Georges Charpak (prémio Nobel da Física em 1992) e Henri Broch (director do Laboratório de Zetética, Nice) são os autores deste interessantíssimo livro "Feiticeiros e Cientistas" que aborda do avesso o tema da charlatanice científica. Em geral, o tema é abordado partindo de uma base científica, seguindo-se o desmontar, um por um, dos argumentos do charlatão. No entanto, Charpack e Broch colocam-nos primeiro na pele do charlatão, ensinam-nos as bases de qualquer aprendiz de feiticeiro, percebendo como agem, como actuam para obter o efeito desejado e depois de nos terem atribuído o "diploma" de feiticeiro podemos perceber como a ciência pode ser utilizada para as piores causas, o que melhora a percepção das artimanhas.
Este é um livro que considero essencial para todos os tipos de leitores, é um livro que nos ajuda a apurar o cepticismo. Muitos das ideias e artimanhas analisadas fazem parte do nosso quotidiano quando desempenhamos o papel de consumidores, de alunos, de eleitores, de espectadores, de ouvintes, de leitores, de cidadãos, etc.
Os sonhos premonitórios
Ao longo do "curso de feiticeiro" de Charpak e Broch assimilamos uma série de truques recorrentemente utilizados pelos que mais praticam a charlatanice nos dias que correm (astrólogos, numerologistas, gurus de seitas exóticas, alguns políticos, alguns meios de comunicação, etc.). Um dos truques mais importantes é a excessiva valorização de acontecimentos positivos (ou o desprezo excessivo pelos acontecimentos negativos). Um exemplo muito comum é o dos sonhos premonitórios. Já toda a gente conheceu alguém que acha que tem um dom especial só porque previu um ou outro acontecimento importante durante um sonho. Ora acontece que sonhamos sempre que dormirmos bem. Se contarmos todas as noites dormidas desde os 6 anos de idade (altura em que já nos lembramos do que fizemos) até aos 70 anos de idade (idade perto da esperança média de vida) obtemos 23360 noites. Mesmo que não tenhamos dormido bem muitas noites, uma pessoa de 70 anos deve ter tido cerca de 20 mil sonhos e uma de 35 anos cerca de metade (~10 mil sonhos). Ora, o que é de facto improvável ao fim de cerca de 10 mil sonhos de um trintão é que nenhum desses sonhos tenha sido premonitório. Sonhamos tantas vezes sobre factos importantes do nosso quotidiano que é muito pouco provável que por uma vez o conteúdo do sonho não coincidir com um ou outro detalhe da nossa vida. Ou seja, é mais provável ter um ou vários sonhos premonitórios na vida que ter zero sonhos premonitórios. O problema é que o nosso narcisismo é mais forte do que nós e valorizamos mais um sonho em 10 mil em que acertámos numa previsão do que os outros 9 999 em que não acertámos em nada.

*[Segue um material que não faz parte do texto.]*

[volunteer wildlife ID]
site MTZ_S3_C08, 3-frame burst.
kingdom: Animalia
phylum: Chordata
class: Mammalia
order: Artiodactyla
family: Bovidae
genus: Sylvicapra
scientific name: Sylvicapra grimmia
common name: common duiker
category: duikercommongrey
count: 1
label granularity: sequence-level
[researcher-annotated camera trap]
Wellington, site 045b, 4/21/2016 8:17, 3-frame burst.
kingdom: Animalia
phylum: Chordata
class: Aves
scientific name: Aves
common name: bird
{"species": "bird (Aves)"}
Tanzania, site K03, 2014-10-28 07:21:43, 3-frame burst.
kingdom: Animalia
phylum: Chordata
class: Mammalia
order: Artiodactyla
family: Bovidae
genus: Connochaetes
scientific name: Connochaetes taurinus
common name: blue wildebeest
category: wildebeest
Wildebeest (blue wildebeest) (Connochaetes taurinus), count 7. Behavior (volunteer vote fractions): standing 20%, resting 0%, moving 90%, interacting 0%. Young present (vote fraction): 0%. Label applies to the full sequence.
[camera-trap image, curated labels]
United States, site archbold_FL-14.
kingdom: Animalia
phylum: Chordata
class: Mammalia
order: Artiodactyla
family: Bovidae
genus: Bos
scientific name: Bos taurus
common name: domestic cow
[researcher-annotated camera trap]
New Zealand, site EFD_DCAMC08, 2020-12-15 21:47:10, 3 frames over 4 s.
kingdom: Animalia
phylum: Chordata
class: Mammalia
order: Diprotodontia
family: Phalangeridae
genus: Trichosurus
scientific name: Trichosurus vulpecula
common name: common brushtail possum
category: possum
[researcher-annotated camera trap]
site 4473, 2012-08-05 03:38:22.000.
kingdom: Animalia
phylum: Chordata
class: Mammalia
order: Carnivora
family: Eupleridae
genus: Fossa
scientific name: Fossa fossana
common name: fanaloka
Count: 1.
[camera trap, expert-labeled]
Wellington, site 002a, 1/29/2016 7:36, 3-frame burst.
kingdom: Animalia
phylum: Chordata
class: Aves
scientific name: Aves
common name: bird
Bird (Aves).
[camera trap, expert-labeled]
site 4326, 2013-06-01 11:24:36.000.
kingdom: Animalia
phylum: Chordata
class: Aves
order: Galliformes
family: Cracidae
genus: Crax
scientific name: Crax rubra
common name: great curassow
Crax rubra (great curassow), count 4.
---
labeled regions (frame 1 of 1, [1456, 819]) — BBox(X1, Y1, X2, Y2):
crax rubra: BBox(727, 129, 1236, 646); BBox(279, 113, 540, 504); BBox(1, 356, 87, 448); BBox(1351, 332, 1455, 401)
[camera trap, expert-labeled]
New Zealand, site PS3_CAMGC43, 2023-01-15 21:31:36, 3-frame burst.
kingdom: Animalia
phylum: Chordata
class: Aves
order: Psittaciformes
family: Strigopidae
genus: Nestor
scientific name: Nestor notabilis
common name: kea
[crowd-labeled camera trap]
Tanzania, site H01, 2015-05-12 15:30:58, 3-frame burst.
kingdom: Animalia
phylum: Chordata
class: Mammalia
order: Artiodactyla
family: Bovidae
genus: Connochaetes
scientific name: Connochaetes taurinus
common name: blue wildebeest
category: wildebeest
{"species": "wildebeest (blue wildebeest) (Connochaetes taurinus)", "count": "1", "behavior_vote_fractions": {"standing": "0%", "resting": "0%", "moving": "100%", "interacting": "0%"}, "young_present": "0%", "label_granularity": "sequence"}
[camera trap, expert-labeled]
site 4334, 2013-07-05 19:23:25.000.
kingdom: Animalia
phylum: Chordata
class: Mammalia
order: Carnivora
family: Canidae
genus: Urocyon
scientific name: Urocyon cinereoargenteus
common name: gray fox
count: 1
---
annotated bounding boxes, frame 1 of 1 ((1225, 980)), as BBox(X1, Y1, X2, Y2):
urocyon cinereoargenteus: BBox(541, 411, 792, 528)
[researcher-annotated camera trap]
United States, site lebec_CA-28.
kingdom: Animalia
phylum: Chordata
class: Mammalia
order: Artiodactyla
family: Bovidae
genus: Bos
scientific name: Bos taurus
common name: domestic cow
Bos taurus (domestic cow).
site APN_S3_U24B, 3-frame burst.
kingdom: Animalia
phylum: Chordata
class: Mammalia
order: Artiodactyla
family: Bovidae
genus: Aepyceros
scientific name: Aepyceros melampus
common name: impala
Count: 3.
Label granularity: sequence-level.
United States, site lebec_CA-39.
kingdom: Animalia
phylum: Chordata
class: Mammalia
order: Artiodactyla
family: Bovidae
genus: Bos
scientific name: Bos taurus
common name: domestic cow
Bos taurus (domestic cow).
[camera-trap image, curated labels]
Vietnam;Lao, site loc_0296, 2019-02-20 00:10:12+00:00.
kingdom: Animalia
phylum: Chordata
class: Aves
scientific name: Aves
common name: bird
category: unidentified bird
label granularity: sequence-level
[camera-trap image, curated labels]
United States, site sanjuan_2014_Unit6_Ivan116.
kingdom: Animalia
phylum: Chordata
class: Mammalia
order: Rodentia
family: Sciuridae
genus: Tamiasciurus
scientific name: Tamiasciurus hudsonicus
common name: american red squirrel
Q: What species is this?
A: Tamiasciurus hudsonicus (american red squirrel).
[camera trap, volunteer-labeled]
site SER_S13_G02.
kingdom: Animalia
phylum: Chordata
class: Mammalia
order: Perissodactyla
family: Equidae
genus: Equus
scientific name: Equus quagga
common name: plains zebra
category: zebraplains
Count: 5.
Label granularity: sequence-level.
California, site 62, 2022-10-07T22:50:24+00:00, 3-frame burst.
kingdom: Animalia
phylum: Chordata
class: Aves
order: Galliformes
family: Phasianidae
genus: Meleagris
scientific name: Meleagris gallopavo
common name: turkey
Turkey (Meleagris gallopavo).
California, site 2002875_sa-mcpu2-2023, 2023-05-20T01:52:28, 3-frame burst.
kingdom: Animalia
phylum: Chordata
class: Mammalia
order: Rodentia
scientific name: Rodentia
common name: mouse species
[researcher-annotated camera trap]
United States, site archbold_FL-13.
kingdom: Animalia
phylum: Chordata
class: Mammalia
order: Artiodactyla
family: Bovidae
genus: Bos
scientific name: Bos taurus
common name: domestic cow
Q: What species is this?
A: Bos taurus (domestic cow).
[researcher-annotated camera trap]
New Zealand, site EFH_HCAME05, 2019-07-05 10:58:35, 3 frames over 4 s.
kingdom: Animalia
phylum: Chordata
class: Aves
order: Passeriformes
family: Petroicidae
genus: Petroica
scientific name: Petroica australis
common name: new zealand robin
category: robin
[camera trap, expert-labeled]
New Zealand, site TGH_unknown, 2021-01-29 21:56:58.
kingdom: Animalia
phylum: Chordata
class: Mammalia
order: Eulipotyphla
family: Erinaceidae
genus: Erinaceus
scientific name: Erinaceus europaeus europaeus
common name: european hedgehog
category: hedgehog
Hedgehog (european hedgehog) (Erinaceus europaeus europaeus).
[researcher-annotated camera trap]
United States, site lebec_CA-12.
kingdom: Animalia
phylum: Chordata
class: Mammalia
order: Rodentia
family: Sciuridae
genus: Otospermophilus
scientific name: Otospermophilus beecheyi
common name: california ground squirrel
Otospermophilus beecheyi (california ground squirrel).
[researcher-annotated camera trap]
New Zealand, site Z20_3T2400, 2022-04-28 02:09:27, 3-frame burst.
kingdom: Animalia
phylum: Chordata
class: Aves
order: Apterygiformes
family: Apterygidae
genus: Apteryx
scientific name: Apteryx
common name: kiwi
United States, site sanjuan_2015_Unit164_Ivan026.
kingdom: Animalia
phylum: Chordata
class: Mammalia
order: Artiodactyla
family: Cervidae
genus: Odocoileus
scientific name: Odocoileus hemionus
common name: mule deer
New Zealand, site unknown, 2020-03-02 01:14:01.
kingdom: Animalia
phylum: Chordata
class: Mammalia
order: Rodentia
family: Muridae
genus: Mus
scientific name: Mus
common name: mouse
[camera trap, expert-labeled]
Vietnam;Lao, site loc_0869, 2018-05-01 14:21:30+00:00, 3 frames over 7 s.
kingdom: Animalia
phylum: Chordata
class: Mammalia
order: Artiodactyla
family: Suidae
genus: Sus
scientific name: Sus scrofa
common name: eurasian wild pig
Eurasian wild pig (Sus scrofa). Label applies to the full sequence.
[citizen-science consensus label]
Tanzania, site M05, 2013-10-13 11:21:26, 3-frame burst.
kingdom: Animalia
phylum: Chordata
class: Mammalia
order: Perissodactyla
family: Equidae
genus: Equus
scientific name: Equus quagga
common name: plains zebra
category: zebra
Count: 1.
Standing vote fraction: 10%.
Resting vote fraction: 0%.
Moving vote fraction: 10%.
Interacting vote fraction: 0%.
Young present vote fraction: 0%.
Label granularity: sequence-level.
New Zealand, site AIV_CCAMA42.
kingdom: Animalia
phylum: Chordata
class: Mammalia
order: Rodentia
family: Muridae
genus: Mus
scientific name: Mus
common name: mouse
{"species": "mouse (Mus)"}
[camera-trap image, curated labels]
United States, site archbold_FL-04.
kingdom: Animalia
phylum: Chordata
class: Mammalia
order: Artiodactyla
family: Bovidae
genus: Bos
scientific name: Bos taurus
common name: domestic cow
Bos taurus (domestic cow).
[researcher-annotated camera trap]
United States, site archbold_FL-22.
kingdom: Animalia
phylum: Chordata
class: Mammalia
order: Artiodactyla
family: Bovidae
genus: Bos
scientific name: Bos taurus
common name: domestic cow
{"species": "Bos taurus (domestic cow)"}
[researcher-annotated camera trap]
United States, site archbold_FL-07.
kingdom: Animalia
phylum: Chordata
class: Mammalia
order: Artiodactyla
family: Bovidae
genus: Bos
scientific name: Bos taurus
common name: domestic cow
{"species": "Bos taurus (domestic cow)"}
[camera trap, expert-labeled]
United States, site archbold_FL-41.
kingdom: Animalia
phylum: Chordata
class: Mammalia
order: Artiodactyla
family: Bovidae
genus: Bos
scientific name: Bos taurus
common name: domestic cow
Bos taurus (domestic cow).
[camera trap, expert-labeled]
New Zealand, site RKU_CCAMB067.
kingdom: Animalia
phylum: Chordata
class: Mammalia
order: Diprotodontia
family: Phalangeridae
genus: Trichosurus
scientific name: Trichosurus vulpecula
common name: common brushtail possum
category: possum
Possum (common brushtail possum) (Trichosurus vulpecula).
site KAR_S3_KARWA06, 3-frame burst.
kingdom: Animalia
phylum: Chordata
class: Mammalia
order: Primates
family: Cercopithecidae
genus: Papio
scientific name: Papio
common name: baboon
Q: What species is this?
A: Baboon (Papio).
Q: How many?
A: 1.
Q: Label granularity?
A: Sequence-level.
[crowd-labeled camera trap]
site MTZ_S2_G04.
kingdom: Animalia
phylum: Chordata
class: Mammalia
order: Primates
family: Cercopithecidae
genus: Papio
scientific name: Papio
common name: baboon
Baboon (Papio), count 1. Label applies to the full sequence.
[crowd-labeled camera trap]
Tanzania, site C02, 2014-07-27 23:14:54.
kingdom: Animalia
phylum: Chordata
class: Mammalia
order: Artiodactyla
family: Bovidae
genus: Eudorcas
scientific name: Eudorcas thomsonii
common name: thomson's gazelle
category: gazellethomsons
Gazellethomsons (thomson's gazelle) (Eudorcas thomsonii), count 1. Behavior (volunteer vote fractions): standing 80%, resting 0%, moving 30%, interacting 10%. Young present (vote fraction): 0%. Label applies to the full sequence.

Eu próprio já tive sonhos que coincidiram com acontecimentos posteriores (o leitor muito provavelmente também) e não é por isso que considero os meus sonhos premonitórios. Até já me aconteceu algo mais engraçado. Quando era estudante, após uma noite a resolver problemas, deitei-me cansado deixando um problema a meio. Durante o sonho voltei ao problema e ocorreu-me um detalhe que ajudava a chegar à solução. Assim que acordei, resolvi o problema... Até hoje ainda não comprei um chapéu à Merlin!